The College in High School Program started in 2007 as a teacher-led initiative to provide an extended science education to students in high schools who might not have access to advanced placement classes or to students who might prefer a more active learning style in advanced science classes.
“If you don’t expose students to science, then they’re not going to be motivated to study it,” said Dr. Matt Zeller, who is involved in some of the projects that bring high school students to YSU.
So how do you interest students in sciences if they’re never exposed to them?
“You have to come up with something that is interesting right from the start, something that looks interesting,” Dr. Zeller said.
Dr. Zeller has been working with several YSU students and with Drs. Allen Hunter and Tim Wagner to create experiments for the College in High School Program that give the students a chance to do actual science research rather than just mix chemicals and look for color changes. In the most recent project, the students were able to grow microscopically small “flowers,” too tiny to see with the naked eye.
Dr. Zeller said that this experiment was adapted from an experiment Harvard University researchers were investigating using gold plated slides.
“The original paper described how to induce the growth of micrometer sized carbonate crystallites with intricate flower like shapes. With the right mix of salt solutions, and by adjusting the experimental conditions (temperature, pH, size of the holes to let air diffuse in, etc.) the size and shape of the “flowers” can be influenced, and one can get all kinds of different shapes,” Dr. Zeller said. “The shapes are too small to see well even with an optical microscope, so we use one of our scanning electron microscopes for the visualization.”

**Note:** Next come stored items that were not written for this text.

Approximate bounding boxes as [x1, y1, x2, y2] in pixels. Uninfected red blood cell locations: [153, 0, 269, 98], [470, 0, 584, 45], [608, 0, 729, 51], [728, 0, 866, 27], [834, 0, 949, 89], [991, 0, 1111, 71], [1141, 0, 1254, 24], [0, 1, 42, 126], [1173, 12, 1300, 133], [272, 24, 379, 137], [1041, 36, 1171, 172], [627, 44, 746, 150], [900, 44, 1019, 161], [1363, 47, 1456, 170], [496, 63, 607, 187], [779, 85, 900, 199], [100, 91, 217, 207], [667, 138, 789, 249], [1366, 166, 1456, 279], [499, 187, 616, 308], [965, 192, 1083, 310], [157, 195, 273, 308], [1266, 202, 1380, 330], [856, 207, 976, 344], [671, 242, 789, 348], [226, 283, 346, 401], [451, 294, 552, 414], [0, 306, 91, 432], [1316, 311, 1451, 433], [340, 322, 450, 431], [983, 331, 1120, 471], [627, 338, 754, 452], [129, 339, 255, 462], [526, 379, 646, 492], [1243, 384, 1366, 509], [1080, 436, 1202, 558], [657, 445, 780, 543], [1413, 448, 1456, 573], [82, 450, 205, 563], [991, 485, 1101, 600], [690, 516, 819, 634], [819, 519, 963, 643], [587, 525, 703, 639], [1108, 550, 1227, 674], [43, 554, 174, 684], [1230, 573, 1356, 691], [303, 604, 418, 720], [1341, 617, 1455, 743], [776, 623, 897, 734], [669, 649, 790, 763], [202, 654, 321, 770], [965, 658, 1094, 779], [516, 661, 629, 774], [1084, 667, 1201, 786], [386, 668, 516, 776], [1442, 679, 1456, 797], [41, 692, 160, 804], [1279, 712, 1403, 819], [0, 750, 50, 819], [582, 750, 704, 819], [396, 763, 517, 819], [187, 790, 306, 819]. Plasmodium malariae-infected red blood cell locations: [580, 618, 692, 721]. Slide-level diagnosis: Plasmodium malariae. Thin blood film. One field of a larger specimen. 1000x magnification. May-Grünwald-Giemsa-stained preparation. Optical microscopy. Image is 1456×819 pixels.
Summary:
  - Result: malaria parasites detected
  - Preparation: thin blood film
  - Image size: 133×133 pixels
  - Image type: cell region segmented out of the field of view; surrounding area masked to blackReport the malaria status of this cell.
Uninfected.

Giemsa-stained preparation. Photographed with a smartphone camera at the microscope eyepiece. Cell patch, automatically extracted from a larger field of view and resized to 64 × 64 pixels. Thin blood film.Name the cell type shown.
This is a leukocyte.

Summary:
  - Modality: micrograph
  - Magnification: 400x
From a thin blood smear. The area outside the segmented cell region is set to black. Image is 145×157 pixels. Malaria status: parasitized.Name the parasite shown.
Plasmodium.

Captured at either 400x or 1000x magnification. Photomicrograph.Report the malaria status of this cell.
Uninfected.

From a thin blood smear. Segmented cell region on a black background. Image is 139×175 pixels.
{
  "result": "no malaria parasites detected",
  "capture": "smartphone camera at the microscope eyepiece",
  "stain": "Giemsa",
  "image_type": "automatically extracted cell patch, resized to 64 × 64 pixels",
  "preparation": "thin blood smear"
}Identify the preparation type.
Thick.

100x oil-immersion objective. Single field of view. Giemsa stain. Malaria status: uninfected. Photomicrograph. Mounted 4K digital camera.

Dr. Zeller noted that the original parameters of the Harvard experiment required equipment and materials that were too expensive for a high school setting. After several months working at YSU, an intern from Hubbard High School worked out the kinks in the experiment to make it less costly and more appropriate for modest budgets and beginning researchers. For example, they decided that it would be best to conduct the experiment with aluminum foil instead of gold-plated slides.
Dr. Hunter said a big appeal of the nanoflowers experiment was that it was visually stimulating.
“The products look like art glass. It’s easy for some geeky person like a chemistry professor to appeal to other geeky people, but because these are beautiful things that anybody can appreciate just as art, let alone as science, people get interested without them having to have years of background,” Dr. Hunter said. “You basically take aluminum foil and add a couple chemicals to a beaker of water and these flowers grow on it. They’re amazingly pretty. They look like seashells or something.”
Students grow the nanoflowers at their high schools and then bring their flower gardens on the aluminum foil to YSU’s Electron Microscopy Laboratory. There, Dr. Dingqiang Li helps them to visualize their flowers on YSU’s scanning electron microscope.
Mary Janek, a Campbell high school teacher whose students had been among four high school classes that tried out the nanoflowers project last year, said that this program has helped her students immensely.
“This is really a great experience for our HS students,” Ms. Janek said. “They are getting to work with advanced instrumentation and have access to those specialists who can relate to the high school students and yet help to push them into exploring chemistry concepts that the high school budget could not begin to afford.”